You probably didn't notice (there was no press coverage in the U.S.) that the five stans (Kazakhstan, Kyrgyzstan, Tajikistan, Turkmenistan, and Uzbekistan) finally signed the treaty to set up the Central Asian Nuclear Weapons Free Zone (CANWFZ) this past September. After four years of dithering by France, the United Kingdom and the United States about whether or not they'd sign a protocol to guarantee that they would not use nuclear weapons to attack these countries, the stans decided not to wait any longer and just went ahead and did it. The U.S., for its part, didn't even send a representative to the signing ceremony. So much for our commitment to non-proliferation.
Actually, when you consider that Kazakhstan was a major testing gound for nuclear weapons when it was still part of the Soviet Union, the CANWFZ doesn't just address proliferation, it signals a reduction. As the Arms Control Association points out
The treaty breaks new ground, however, in that each of the Central Asian states has also agreed to adhere to an additional protocol to their International Atomic Energy Agency (IAEA) safeguards agreements. Based on the 1997 Model Additional Protocol, such agreements give the agency greater ability to verify that non-nuclear-weapon states-parties to the nuclear Nonproliferation Treaty (NPT) only use nuclear materials and facilities for peaceful purposes.

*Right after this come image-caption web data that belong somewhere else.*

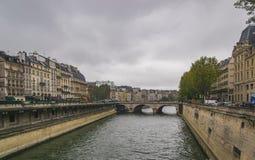 PARIS, FRANÇA - 2 DE OUTUBRO DE 2018: Seine River bonito no dia nebuloso do outono fotografia de stock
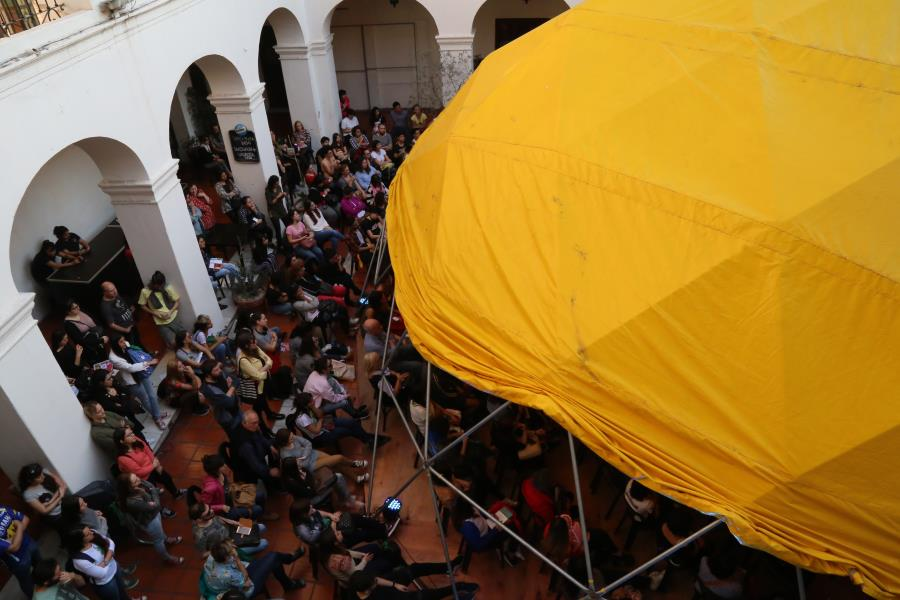 "Charla ""A 50 años del LP debut de Almendra"""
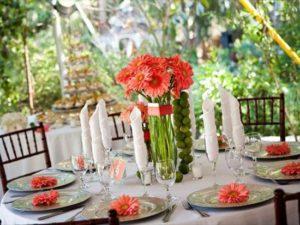 стол с коралловыми цветами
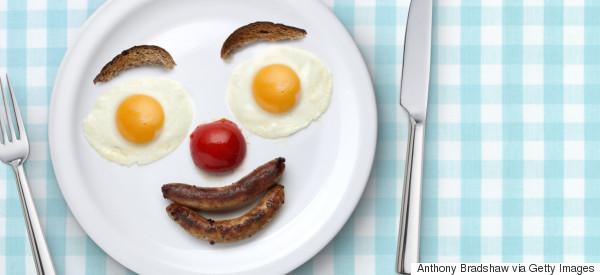 Maestro llega 111 veces tarde a la escuela 'por desayunar'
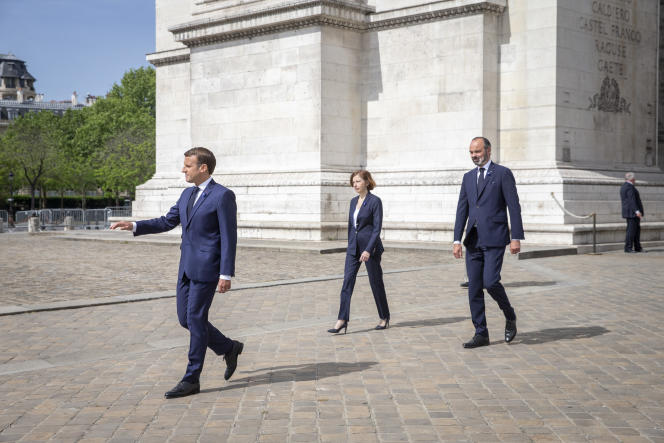 Emmanuel Macron, président de la République, Florence Parly, ministre des armées, et Edouard Philippe, premier ministre, le 8 mai à Paris.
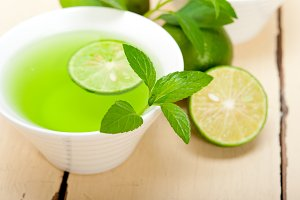 mint tea infusion with lime 025.jpg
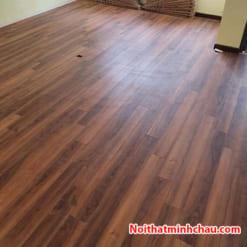 Sàn gỗ Rainforest IR-AS-510V 12mm hoàn thiện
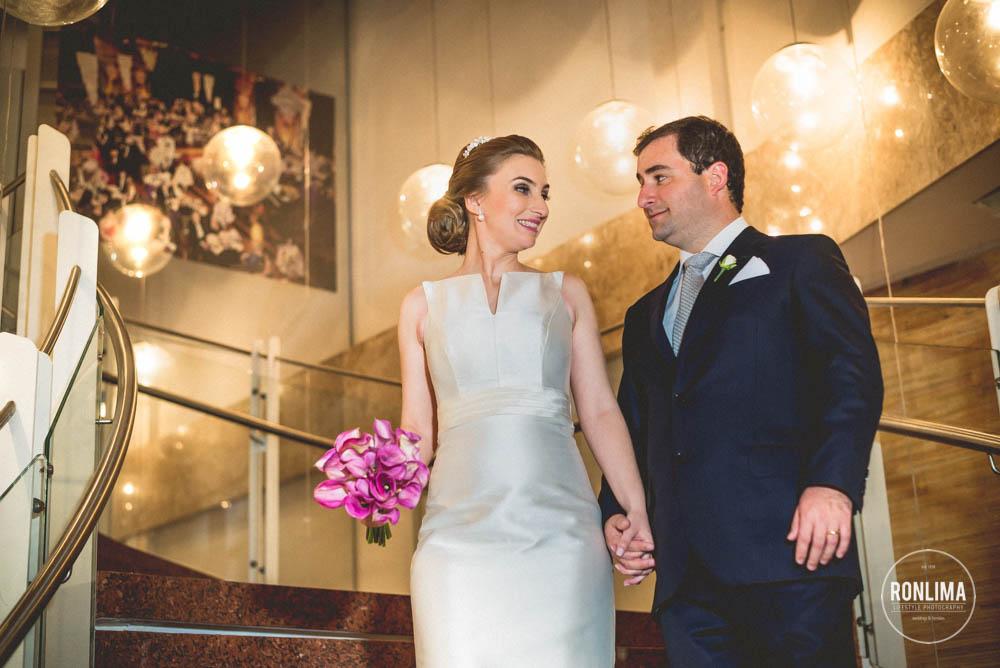 foto espontânea dos noivos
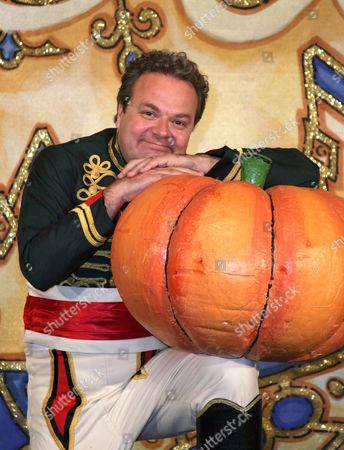 Hal Cruttenden as Dandini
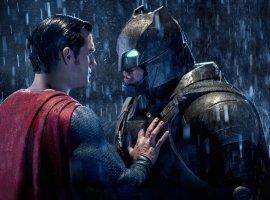 Зак Снайдер опубликовал новое фото Бэтмена изкошмара Темного рыцаря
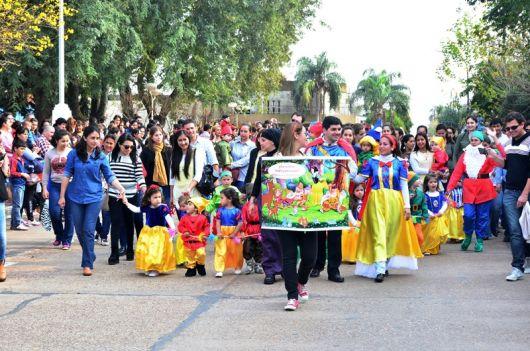 Jardines de Infantes festejaron su día con desfile temático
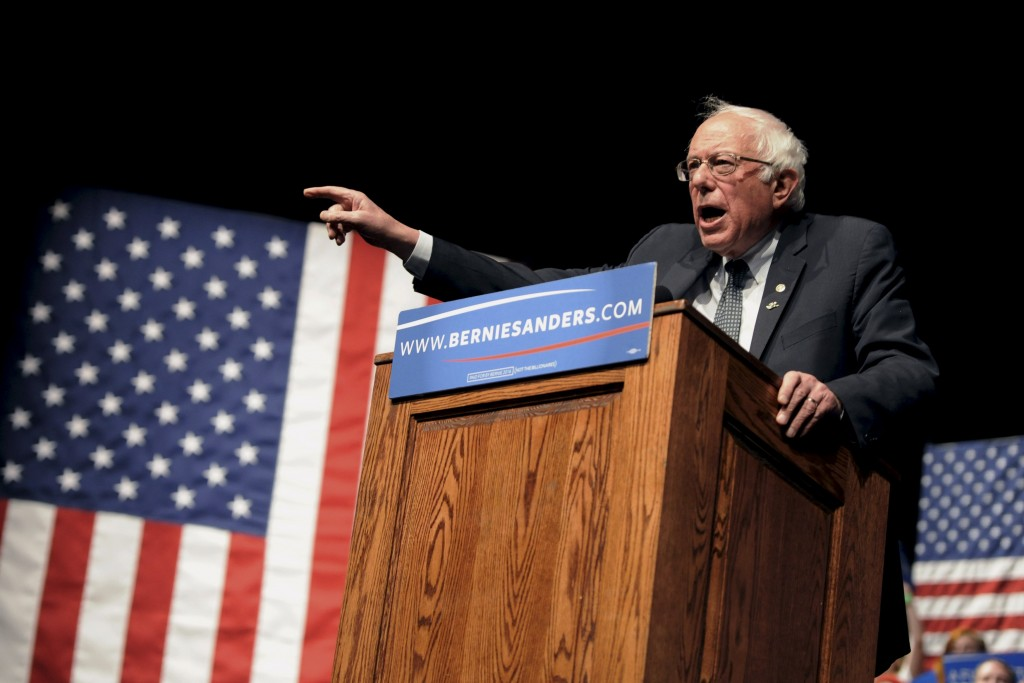 Democratic U.S. presidential candidate Bernie Sanders speaks at a campaign rally at the University of Wyoming in Laramie, Wyoming. (Mark Kauzlarich/Reuters)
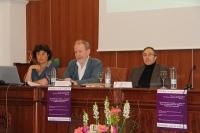 Un momento de la conferencia impartida en el Aula Magna de la Facultad de Filosofía y Letras.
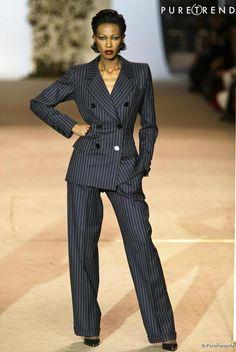 Yves Saint Laurent : Le Smoking pinstripe tuxedo at the YSL 2002 finale retrospective. Yves Saint Laurent, Vintage Ysl, Vintage Fashion, 90s Party Outfit, 90s Outfit, Runway Fashion, Fashion Outfits, Couture Fashion, Fashion Trends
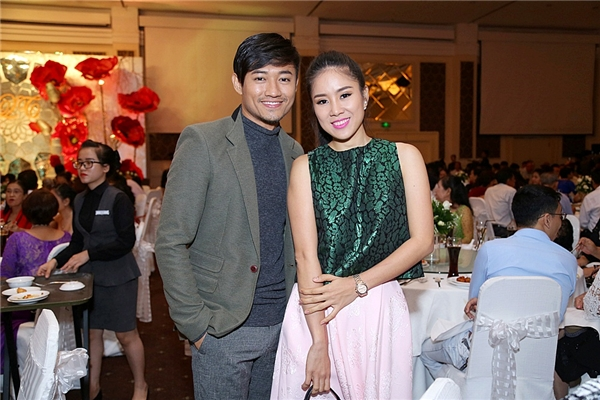 Cô dâu Vân Trang hôn say đắm ông xã Hữu Quân trong tiệc cưới - Tin sao Viet - Tin tuc sao Viet - Scandal sao Viet - Tin tuc cua Sao - Tin cua Sao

In another new step, the CANWFZ also requires member-states to meet international standards for the physical protection of nuclear materials.
The Central Asian states have been seeking to construct the nuclear-weapon-free zone, the first in the Northern Hemisphere, for nearly 10 years. Talks began soon after Kazakhstan renounced nuclear weapons. Following the dissolution of the Soviet Union, newly independent Kazakhstan inherited more than 1,400 nuclear warheads, a larger arsenal than any of the NPT nuclear-weapon states except for Russia and the United States.
Not only does the U.S. failure to sign on to this effort suggest that concerns about the spread of nuclear weapons are not genuine, the objection it raised to an earlier version of the treaty which contemplated the addition of other countries to the zone, is almost inexplicable.
The United States, as well as the United Kingdom and France, were worried about a provision in the treaty providing for the possible expansion of the nuclear-weapon-free zone to neighboring states. This would mean, for instance, that Iran could apply to join the zone, perhaps complicating efforts to constrain the country’s nuclear program. The provision was removed from the treaty, thereby limiting the zone to the five signatories.
What a weird perspective! If a country voluntarily restrains its nuclear development program to peaceful uses for energy production and medical research, that's objectionable? Is it because "efforts to constrain" are more important than voluntary limits? That's
the only way the U.S. position makes sense; if the control of nuclear programs in other countries is more important than their actual development and use.
Since Egypt had already signed on to the concept, it looks like a grand opportunity is being missed here--the possibility of extending this nuclear weapons free zone (there are actually four others, mostly in the Southern hemisphere) to encompass the entire Middle East, including Syria, Iraq, Lebanon, Israel and the Arab states. Of course, since Israel generally refuses to admit its status as a nuclear-weapons state, the associated inspection component by the International Atomic Energy Agency (IAEA) would require some time to work out, but wouldn't it be worth it?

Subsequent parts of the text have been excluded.